● **WHAT IS NEEDED**: Search the data for "enhancement". Each line containing it is to be copied.

● **SUPPLIED MATERIAL**:
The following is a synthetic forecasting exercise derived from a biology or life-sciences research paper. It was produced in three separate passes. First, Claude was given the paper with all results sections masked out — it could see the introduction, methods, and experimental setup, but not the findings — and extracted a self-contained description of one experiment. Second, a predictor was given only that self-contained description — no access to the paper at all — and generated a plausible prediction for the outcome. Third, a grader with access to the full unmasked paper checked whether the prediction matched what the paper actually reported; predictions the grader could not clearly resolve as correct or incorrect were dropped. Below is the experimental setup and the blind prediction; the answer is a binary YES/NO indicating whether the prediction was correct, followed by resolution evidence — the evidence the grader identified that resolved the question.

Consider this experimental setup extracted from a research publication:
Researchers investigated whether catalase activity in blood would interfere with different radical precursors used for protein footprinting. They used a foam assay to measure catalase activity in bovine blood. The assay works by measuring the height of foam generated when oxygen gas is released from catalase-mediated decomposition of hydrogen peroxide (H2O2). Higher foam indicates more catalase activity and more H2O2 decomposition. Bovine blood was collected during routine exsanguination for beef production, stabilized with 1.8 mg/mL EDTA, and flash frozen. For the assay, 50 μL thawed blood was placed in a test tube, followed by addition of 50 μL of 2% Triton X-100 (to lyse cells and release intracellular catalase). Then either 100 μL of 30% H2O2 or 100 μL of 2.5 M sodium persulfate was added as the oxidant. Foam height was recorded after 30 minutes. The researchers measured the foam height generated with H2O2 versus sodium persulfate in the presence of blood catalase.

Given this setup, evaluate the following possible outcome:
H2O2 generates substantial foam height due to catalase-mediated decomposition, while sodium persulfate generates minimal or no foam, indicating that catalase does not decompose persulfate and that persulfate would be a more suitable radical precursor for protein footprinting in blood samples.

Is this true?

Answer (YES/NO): YES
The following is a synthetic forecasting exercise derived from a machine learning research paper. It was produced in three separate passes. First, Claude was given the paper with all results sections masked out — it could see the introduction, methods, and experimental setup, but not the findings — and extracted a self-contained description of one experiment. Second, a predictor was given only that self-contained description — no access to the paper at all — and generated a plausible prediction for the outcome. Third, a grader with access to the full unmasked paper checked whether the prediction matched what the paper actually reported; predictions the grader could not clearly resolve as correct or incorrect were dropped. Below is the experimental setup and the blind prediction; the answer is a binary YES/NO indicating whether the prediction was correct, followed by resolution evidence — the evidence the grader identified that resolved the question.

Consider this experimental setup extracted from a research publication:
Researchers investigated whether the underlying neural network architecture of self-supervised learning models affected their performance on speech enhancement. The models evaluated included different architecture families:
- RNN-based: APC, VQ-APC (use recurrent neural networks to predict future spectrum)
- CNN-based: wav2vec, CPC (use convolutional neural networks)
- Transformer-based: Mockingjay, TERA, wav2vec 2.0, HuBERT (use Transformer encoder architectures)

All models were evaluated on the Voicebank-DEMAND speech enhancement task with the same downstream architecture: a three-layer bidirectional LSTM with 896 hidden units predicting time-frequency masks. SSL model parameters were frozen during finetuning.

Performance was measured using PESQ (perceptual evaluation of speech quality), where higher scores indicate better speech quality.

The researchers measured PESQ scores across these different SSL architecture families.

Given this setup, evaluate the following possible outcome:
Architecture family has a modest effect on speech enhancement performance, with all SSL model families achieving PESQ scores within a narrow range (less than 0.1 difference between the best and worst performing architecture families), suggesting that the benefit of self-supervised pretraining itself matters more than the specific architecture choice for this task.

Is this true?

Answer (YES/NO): NO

● **YOUR SOLUTION**:
Researchers investigated whether the underlying neural network architecture of self-supervised learning models affected their performance on speech enhancement. The models evaluated included different architecture families:
All models were evaluated on the Voicebank-DEMAND speech enhancement task with the same downstream architecture: a three-layer bidirectional LSTM with 896 hidden units predicting time-frequency masks. SSL model parameters were frozen during finetuning.
Architecture family has a modest effect on speech enhancement performance, with all SSL model families achieving PESQ scores within a narrow range (less than 0.1 difference between the best and worst performing architecture families), suggesting that the benefit of self-supervised pretraining itself matters more than the specific architecture choice for this task.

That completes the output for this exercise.